It is 1776. Alexander Hamilton, an orphan and a lieutenant, arrives in New York animated by a devouring ambition and a great desire for personal redemption. He comes across Aaron Burr, an orphan like him, but managed to educate himself and make his way, and Burr becomes a mentor but also a potential future rival. On the contrary, the group of friends Hamilton meets – including the Marquis of Lafayette and the abolitionist John Laurens – are as hungry for freedom and assertion as he is, and are preparing to fight a revolution that will change the course of history: the war of independence. settlers against the United Kingdom ruled by King George III, intending to keep the rebels under the heel of the crown. Alexander Hamilton will become one of the founding fathers of the United States, and he will meet Eliza, from a rich and good-natured family, who will become his wife: but his soul mate will remain Angelica, Eliza’s older sister.

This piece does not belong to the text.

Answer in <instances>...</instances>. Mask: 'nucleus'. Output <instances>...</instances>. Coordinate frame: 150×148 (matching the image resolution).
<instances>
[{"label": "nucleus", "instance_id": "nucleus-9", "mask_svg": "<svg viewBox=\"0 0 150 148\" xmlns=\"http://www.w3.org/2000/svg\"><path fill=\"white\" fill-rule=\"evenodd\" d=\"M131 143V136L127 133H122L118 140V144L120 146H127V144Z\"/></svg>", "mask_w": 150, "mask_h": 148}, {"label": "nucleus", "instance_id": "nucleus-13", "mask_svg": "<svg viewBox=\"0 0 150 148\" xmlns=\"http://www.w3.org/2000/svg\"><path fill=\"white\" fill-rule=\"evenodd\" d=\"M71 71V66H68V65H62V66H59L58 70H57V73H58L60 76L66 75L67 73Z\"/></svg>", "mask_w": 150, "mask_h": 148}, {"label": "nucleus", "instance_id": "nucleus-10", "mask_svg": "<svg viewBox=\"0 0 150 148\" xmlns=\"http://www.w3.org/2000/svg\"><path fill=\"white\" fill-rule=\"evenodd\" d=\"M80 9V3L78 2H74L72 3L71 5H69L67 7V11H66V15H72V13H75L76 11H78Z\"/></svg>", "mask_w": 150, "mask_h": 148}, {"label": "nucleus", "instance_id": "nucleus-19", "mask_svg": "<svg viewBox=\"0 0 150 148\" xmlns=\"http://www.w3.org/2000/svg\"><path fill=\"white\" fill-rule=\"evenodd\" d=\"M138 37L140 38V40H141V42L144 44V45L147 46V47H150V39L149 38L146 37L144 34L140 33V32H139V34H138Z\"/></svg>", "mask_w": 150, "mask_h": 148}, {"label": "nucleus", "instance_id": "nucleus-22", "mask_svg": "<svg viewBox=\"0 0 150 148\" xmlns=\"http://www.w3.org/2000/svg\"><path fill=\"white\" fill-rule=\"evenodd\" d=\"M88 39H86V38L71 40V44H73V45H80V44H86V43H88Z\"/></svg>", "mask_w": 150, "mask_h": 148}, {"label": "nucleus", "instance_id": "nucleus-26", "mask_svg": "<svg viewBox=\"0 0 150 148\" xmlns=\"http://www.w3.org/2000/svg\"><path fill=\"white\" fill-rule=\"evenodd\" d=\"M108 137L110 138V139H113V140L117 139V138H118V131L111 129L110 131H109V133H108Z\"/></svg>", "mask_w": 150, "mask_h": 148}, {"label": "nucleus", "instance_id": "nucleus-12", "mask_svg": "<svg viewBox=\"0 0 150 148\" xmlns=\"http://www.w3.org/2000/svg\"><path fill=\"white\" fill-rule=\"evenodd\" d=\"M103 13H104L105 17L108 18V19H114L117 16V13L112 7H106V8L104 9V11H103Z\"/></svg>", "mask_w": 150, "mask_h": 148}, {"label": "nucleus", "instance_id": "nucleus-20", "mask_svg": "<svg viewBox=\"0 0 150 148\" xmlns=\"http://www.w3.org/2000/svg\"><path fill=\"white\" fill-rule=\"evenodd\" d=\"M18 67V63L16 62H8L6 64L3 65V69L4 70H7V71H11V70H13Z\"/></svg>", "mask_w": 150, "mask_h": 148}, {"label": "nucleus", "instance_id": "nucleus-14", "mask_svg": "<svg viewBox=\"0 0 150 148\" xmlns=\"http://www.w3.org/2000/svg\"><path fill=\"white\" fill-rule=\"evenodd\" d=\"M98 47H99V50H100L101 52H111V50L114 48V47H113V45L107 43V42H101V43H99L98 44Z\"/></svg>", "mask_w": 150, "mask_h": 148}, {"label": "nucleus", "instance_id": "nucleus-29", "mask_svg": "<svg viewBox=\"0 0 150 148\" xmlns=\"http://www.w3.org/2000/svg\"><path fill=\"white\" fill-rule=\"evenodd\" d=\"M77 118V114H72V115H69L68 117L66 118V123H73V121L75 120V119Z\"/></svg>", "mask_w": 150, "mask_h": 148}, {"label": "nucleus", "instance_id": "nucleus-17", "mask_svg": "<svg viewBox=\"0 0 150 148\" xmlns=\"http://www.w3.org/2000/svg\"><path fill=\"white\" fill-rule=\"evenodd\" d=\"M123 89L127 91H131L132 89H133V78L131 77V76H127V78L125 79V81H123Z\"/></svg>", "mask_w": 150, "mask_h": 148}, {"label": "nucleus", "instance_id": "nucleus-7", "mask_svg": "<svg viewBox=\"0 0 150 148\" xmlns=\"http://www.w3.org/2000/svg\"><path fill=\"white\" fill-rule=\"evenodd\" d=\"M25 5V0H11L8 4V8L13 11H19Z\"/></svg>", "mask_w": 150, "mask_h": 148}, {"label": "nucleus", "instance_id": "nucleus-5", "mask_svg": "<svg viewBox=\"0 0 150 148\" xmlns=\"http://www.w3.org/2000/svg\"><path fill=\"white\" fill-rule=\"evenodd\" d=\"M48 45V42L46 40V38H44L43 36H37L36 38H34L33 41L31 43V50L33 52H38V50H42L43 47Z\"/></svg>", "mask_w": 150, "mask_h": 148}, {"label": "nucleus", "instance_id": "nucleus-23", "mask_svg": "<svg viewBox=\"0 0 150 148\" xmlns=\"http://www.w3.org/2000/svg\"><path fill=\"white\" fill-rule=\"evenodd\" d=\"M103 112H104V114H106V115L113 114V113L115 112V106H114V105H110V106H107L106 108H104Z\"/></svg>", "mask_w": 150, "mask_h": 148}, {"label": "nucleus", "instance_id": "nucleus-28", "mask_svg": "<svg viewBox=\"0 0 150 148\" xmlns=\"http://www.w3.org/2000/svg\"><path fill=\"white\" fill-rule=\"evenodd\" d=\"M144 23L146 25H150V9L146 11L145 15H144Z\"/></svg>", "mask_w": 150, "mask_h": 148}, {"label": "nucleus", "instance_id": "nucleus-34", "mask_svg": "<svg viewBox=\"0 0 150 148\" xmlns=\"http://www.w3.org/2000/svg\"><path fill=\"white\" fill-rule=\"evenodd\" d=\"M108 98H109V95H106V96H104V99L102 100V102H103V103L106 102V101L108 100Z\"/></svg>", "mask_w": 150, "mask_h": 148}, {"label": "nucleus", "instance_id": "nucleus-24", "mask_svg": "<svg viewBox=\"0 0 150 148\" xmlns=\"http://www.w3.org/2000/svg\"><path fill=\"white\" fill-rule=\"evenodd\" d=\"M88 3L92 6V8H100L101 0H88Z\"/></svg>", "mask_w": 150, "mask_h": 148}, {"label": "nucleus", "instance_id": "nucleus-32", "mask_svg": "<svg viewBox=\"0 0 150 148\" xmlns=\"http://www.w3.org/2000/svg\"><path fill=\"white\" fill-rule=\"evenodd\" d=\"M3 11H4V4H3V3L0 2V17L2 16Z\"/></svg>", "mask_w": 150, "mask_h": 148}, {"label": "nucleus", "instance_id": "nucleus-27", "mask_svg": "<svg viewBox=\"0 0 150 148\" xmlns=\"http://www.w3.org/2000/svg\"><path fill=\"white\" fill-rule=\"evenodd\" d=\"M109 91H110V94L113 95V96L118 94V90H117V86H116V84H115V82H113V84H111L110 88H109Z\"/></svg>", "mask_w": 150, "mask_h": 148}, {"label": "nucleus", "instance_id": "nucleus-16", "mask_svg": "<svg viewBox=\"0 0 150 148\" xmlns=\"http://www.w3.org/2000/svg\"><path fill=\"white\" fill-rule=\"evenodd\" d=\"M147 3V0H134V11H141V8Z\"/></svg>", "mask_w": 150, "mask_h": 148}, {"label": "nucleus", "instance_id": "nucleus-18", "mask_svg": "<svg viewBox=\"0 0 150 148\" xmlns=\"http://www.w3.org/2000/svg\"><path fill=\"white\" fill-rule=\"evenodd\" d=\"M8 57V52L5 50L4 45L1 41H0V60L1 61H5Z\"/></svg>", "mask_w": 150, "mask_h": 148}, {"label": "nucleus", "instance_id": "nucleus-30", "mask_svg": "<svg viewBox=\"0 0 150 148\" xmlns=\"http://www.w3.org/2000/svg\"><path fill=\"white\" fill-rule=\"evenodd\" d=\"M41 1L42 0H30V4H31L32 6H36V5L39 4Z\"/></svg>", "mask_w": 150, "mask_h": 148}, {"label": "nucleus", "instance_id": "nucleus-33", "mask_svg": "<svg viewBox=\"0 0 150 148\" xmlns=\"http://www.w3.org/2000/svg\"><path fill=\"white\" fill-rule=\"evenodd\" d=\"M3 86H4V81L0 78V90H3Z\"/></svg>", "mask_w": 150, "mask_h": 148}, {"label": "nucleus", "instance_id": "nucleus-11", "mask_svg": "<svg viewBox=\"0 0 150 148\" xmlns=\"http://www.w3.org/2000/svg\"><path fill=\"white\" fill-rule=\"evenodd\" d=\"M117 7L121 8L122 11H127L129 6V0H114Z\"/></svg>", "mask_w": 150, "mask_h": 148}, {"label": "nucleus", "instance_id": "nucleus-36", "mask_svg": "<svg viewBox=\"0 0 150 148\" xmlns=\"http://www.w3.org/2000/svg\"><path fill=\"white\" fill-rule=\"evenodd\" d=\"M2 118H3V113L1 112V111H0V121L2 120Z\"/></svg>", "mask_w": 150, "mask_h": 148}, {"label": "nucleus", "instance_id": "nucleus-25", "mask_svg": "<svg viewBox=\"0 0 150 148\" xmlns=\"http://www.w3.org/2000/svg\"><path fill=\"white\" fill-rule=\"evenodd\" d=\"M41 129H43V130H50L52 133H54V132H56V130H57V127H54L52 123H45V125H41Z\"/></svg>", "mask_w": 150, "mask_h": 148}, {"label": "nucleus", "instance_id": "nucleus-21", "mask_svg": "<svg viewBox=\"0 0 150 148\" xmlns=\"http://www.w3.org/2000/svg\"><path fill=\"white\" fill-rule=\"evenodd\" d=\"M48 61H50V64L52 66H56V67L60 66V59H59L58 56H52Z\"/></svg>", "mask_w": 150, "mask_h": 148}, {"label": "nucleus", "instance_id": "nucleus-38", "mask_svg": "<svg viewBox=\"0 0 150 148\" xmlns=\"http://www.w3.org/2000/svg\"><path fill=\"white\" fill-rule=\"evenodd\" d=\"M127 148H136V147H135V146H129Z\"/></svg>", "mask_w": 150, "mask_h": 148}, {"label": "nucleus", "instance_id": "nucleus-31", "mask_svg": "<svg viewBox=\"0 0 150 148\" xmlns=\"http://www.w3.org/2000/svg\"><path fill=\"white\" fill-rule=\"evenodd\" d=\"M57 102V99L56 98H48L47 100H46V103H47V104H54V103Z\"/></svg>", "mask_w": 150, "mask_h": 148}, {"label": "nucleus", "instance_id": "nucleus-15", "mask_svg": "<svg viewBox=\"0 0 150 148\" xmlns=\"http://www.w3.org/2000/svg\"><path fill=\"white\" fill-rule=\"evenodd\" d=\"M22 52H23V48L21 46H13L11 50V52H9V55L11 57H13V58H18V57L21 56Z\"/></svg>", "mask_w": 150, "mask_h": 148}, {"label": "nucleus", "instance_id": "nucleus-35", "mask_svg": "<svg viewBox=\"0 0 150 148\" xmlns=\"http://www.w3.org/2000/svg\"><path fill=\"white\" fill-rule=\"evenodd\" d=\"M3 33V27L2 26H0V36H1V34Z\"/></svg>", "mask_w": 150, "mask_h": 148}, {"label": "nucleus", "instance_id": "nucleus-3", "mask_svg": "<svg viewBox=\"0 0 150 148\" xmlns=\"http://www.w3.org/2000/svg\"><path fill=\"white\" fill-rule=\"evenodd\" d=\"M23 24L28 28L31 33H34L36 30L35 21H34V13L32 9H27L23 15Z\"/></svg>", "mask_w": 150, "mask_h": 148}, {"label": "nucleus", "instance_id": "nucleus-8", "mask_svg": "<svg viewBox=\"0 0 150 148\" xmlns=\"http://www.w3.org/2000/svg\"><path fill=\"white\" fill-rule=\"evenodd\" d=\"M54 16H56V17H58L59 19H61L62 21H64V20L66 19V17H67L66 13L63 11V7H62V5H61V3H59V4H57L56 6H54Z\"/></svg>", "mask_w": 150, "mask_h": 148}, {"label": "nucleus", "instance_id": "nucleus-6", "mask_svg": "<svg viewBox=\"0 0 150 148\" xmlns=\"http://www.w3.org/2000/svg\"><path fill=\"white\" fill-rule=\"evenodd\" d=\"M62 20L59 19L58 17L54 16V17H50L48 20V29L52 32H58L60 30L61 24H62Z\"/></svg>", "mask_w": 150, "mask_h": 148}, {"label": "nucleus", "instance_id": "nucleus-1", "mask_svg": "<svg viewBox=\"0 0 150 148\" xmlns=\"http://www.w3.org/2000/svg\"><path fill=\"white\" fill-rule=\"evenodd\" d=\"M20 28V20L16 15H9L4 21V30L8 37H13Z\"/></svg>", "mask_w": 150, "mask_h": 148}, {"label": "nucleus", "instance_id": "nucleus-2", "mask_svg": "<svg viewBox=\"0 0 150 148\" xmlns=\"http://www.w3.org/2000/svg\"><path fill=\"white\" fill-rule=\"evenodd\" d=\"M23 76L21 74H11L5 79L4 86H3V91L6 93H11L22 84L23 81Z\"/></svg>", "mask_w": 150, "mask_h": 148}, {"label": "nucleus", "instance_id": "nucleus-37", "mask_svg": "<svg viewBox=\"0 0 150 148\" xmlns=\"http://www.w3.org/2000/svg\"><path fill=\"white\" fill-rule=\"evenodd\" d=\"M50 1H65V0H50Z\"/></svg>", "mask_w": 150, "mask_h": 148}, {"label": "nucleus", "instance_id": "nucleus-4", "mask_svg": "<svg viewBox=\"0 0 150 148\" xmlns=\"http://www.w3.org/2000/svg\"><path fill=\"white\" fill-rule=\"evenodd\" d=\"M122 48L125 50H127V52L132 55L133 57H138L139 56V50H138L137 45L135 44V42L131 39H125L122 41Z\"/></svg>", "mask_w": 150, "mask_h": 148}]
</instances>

Hamilton, a Broadway box office champion, is screened (based on Ron Chernow’s essay of the same name) and played by Lin-Manuela Miranda, a phenomenon of American entertainment who also composed all the music and lyrics for this Pulitzer Prize-winning musical for drama. , as well as an avalanche of Tony, the Oscars of the Yankee stage.

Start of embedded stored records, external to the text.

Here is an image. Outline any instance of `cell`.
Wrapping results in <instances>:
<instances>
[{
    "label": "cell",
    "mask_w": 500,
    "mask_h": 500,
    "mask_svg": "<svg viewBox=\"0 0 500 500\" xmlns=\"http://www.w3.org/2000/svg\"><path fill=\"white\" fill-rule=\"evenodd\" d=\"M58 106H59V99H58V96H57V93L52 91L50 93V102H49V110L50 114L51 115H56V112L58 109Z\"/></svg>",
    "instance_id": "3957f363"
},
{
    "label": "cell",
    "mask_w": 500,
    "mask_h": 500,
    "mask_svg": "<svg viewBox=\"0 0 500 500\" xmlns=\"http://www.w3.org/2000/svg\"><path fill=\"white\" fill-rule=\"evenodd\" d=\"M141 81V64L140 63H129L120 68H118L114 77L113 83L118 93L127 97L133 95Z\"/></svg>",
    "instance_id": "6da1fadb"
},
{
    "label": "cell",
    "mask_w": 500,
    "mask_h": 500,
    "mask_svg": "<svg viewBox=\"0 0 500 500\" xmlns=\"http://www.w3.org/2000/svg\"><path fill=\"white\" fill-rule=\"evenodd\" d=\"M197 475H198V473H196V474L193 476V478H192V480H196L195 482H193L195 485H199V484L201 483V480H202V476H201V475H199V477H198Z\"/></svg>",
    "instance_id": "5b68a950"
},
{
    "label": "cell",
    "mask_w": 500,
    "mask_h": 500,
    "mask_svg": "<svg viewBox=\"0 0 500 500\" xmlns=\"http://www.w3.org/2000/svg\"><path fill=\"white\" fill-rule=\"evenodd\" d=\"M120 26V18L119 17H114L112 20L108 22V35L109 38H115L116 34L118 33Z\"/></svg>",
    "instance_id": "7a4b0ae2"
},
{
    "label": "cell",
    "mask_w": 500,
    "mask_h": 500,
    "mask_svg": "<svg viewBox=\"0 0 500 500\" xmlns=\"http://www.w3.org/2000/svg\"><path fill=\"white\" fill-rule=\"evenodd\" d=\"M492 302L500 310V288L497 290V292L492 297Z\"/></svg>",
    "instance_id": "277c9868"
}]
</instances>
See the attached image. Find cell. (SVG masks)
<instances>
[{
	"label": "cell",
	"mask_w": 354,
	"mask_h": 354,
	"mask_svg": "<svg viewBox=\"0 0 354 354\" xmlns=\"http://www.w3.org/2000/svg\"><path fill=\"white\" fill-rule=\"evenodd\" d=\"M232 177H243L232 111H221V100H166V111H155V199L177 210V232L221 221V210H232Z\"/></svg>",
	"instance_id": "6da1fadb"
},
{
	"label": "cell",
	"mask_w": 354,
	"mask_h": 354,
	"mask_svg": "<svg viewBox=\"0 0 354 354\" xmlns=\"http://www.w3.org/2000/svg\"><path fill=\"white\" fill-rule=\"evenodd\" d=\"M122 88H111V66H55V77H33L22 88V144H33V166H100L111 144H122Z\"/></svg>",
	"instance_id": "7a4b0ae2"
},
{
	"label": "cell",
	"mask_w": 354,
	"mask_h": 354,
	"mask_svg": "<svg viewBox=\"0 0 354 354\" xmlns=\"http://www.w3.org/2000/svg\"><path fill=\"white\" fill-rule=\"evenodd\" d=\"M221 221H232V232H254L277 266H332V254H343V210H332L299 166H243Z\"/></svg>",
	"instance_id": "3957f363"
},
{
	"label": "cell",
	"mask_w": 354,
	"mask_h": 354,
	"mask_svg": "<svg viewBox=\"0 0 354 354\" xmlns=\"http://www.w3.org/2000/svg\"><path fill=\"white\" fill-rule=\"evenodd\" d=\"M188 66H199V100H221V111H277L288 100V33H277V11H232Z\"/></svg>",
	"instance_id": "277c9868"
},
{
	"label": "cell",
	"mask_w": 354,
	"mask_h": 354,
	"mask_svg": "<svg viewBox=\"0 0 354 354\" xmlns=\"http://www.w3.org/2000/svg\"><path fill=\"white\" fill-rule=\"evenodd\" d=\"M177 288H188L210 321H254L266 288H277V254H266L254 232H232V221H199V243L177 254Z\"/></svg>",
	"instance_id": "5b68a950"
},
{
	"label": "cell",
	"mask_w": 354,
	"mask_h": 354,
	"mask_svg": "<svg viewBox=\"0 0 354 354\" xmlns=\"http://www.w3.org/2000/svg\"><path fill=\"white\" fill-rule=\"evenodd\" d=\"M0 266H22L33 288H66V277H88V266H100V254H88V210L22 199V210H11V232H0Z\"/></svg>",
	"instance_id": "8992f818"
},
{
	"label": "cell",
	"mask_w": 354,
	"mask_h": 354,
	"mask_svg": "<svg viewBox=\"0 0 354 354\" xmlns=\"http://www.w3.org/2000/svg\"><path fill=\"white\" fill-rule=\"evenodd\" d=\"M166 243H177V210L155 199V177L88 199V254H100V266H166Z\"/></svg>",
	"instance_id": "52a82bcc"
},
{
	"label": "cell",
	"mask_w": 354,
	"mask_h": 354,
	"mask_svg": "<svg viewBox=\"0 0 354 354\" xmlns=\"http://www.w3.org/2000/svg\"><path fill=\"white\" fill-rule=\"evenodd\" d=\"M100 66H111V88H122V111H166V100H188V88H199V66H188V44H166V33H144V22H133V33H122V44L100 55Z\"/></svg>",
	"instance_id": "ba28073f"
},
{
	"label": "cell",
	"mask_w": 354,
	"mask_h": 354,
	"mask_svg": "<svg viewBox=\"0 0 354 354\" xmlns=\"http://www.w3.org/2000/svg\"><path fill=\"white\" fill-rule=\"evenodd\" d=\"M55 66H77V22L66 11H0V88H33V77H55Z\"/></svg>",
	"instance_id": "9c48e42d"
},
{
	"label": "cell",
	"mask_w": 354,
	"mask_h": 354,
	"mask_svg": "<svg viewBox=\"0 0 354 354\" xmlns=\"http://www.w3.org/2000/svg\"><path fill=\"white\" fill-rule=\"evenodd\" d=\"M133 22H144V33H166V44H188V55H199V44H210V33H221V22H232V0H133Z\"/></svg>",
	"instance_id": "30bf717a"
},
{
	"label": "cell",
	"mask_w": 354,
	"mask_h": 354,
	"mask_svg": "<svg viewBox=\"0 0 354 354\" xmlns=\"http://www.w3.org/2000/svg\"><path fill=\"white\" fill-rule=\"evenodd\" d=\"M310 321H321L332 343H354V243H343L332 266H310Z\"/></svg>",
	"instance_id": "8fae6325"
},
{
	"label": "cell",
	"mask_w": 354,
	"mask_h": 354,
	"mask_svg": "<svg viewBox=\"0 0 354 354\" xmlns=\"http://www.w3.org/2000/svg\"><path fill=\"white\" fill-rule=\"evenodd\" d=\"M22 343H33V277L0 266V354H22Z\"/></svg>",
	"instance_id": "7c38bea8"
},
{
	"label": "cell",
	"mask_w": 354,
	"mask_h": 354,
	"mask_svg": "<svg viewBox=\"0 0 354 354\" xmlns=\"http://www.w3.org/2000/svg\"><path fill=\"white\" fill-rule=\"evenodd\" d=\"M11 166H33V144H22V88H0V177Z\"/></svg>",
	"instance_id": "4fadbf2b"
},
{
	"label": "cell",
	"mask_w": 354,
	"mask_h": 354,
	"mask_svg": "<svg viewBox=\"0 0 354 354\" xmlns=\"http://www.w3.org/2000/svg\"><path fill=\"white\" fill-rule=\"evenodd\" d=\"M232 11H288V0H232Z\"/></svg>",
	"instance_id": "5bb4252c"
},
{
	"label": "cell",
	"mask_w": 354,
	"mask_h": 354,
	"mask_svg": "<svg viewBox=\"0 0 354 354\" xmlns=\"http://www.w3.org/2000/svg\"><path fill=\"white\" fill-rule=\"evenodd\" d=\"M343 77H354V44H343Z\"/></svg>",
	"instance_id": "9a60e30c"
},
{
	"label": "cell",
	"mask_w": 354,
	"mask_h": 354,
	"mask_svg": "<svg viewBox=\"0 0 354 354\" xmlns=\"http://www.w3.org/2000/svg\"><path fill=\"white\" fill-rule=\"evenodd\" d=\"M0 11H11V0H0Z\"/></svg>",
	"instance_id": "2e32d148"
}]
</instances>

Hamilton is a pure genius, starting with the intuition of entrusting almost all roles to African or Latin American performers (like Miranda himself): the very fact that they are “black or brown performers to tell the story of the origins of the United States” makes the difference, because it sheds a whole new light on rather well-known historical events overseas.
All the more reason Hamilton could not be confined to the stage tables by excluding those minorities who cannot afford the cost of a ticket to the most popular Broadway show. Thomas Kail, the director of the theatrical show (as well as director of the miniseries Fosse / Verdon), decided in 2016 to record performances of the musical with the original cast and then turn it into a rap and hip hop cinematic experience that loses nothing of the stage energy. The texts detail important historical documents and a series of real events, but are told with the slang and rhythm of contemporaneity.
Kail is careful to maintain that rhythm through editing cuts and shots that alternate soliloquies in the foreground with dances, duels (which become rap duels) with love scenes. The lights and scenery of the original musical are further emphasized by the film direction, and the cast of the cast, each more attentive to passing the ball than to being at the center of the scene (including Miranda), contributes to the fluidity and speed of the film. ‘insieme.